=== MATERIAL FOR THIS EXERCISE ===
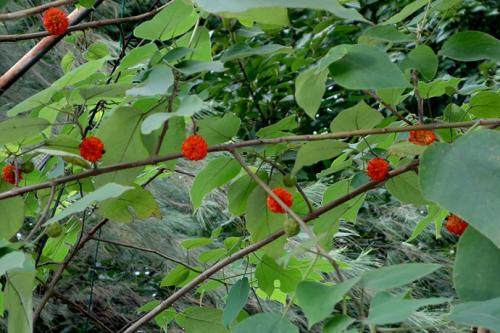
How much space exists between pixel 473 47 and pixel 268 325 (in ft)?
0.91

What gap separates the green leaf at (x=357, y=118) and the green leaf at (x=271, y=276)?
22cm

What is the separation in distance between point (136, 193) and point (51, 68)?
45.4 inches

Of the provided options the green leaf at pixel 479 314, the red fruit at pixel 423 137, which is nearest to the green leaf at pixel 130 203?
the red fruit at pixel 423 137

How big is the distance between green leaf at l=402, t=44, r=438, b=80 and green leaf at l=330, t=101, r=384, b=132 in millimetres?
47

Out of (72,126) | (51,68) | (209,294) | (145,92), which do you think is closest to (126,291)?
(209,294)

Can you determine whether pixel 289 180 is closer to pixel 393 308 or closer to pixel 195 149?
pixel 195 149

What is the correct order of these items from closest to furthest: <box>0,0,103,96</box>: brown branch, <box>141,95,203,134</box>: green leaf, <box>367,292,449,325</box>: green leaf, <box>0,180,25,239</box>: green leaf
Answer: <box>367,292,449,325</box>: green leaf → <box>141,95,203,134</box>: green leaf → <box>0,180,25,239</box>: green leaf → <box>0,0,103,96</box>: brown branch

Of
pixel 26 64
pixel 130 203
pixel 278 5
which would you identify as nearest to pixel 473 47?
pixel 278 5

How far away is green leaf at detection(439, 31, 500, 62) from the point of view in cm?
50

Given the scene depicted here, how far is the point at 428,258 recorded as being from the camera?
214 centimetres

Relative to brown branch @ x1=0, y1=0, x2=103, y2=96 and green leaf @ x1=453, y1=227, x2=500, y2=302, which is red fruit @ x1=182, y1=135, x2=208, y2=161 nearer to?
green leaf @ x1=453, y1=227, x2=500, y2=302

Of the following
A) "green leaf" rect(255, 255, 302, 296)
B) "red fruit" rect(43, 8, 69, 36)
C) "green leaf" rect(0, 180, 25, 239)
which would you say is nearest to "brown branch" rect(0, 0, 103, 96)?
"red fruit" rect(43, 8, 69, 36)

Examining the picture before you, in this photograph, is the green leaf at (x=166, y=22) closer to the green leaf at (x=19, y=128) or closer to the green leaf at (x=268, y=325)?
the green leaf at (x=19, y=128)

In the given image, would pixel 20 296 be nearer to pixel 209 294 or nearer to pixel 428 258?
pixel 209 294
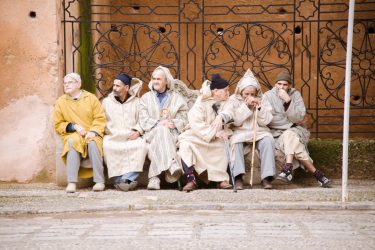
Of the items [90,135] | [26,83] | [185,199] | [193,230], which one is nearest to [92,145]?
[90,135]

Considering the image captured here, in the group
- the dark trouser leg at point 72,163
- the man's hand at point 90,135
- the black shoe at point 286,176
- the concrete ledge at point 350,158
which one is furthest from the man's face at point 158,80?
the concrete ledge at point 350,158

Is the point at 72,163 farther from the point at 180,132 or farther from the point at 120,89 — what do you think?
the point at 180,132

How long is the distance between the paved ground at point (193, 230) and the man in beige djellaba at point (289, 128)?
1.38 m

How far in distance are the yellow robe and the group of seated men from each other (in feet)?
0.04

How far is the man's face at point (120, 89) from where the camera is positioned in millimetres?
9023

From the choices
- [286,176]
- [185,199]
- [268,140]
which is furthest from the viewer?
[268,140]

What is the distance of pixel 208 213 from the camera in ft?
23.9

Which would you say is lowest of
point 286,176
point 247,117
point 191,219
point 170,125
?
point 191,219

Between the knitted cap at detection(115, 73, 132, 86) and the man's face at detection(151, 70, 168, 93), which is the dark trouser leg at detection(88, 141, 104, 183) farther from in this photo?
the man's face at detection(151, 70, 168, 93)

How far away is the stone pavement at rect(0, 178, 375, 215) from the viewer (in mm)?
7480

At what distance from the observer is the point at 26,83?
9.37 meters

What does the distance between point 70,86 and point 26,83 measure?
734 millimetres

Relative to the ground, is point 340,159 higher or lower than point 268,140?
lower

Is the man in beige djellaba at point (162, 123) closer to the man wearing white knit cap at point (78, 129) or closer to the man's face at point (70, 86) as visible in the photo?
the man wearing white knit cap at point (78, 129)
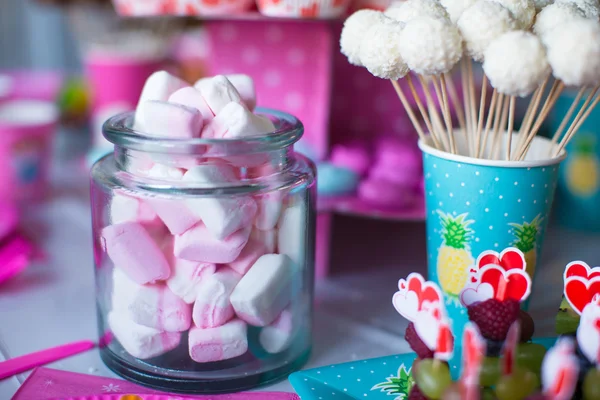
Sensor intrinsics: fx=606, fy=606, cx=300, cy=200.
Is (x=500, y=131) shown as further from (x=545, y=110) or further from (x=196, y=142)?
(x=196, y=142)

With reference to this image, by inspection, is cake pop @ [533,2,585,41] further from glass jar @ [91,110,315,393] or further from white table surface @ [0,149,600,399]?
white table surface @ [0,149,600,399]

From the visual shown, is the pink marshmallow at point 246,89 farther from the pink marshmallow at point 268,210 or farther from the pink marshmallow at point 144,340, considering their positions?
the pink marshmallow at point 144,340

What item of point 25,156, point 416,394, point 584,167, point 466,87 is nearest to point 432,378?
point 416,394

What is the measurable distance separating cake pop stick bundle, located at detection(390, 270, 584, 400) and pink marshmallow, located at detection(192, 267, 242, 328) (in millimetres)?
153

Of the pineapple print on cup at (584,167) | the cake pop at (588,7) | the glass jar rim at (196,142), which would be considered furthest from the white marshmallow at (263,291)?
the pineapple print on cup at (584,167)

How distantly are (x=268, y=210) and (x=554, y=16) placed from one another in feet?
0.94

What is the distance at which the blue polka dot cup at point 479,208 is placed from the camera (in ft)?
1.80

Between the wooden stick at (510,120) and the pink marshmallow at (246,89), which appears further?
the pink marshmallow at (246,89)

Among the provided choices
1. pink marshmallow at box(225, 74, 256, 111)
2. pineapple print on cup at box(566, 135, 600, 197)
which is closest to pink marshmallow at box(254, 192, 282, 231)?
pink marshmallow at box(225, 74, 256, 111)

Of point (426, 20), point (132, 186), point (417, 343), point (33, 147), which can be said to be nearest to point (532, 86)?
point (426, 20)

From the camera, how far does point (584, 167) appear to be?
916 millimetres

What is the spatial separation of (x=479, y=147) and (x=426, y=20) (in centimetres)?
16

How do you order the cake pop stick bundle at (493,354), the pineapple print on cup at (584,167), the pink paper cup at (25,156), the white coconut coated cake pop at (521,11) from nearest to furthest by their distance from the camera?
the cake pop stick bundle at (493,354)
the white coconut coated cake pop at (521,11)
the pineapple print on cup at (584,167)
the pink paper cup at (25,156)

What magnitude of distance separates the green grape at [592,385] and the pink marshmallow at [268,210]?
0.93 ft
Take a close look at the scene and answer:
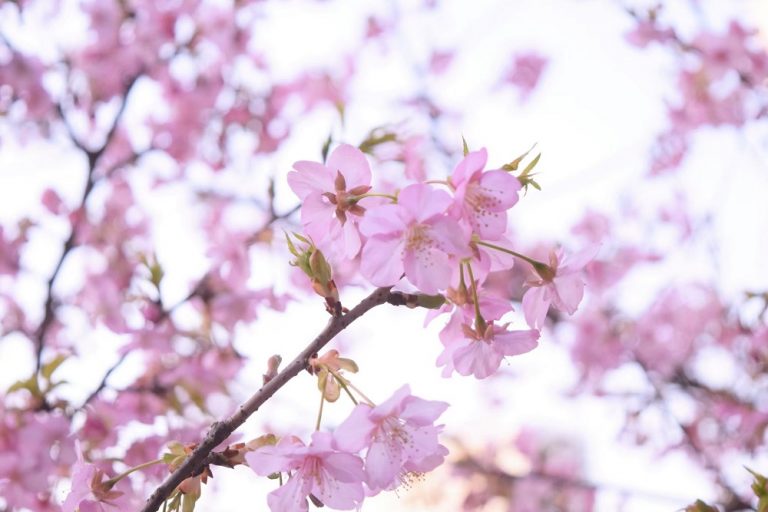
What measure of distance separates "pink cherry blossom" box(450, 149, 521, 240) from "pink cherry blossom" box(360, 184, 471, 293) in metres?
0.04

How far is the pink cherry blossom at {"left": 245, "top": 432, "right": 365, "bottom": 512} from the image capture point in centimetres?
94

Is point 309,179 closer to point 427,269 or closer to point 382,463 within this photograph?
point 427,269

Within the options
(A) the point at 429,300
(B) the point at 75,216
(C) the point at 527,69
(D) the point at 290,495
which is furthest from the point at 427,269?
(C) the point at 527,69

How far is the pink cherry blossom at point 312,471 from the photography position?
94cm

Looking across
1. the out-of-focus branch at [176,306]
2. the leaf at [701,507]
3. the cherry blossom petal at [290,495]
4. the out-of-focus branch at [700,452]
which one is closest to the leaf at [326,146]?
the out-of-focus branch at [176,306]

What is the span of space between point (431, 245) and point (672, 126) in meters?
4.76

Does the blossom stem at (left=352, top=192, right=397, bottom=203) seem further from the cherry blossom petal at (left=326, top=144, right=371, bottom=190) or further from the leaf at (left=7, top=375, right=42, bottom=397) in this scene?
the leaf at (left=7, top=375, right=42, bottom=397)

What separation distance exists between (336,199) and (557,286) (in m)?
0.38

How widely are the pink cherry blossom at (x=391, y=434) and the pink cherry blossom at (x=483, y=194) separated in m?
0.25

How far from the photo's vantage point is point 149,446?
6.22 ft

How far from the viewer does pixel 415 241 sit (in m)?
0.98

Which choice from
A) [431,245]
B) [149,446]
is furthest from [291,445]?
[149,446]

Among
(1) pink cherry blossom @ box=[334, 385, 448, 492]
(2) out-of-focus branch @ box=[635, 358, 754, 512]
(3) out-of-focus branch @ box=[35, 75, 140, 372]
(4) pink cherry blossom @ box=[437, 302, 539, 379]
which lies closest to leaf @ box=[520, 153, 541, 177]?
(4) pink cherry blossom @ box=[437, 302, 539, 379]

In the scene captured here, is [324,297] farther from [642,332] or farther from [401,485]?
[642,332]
===
### WRITTEN PROBLEM
Quote the records word for word, starting at the line that contains "Is point 309,179" and ending at the final line of the records, with both of those lines included.

### FULL RESPONSE
Is point 309,179 closer to point 427,269 or closer to point 382,463 within this photograph?
point 427,269

Within the options
(A) the point at 429,300
(B) the point at 75,216
(C) the point at 527,69
(D) the point at 290,495
which is furthest from the point at 427,269?
(C) the point at 527,69

How far is the pink cherry blossom at point 312,471 from the photography position?
94cm

Looking across
1. the out-of-focus branch at [176,306]
2. the leaf at [701,507]
3. the cherry blossom petal at [290,495]
4. the out-of-focus branch at [700,452]
which one is closest to the leaf at [326,146]?
the out-of-focus branch at [176,306]

What is the span of space between point (431, 245) and point (672, 126) in meters?
4.76

Does the blossom stem at (left=352, top=192, right=397, bottom=203) seem further from the cherry blossom petal at (left=326, top=144, right=371, bottom=190) or further from the leaf at (left=7, top=375, right=42, bottom=397) in this scene?
the leaf at (left=7, top=375, right=42, bottom=397)

What separation distance exists between (336,199) and (557,286) (in m)?
0.38

How widely are the pink cherry blossom at (x=391, y=434) and the pink cherry blossom at (x=483, y=194) separated in m?
0.25

How far from the photo's vantage point is point 149,446?
6.22 ft

How far from the viewer does pixel 415 241 sit (in m)?
0.98

Which choice from
A) [431,245]
B) [149,446]
is furthest from [291,445]?
[149,446]

Among
(1) pink cherry blossom @ box=[334, 385, 448, 492]
(2) out-of-focus branch @ box=[635, 358, 754, 512]
(3) out-of-focus branch @ box=[35, 75, 140, 372]
(4) pink cherry blossom @ box=[437, 302, 539, 379]
which lies closest to leaf @ box=[520, 153, 541, 177]?
(4) pink cherry blossom @ box=[437, 302, 539, 379]

In the scene captured here, is [324,297] farther from [642,332] or farther from [401,485]?
[642,332]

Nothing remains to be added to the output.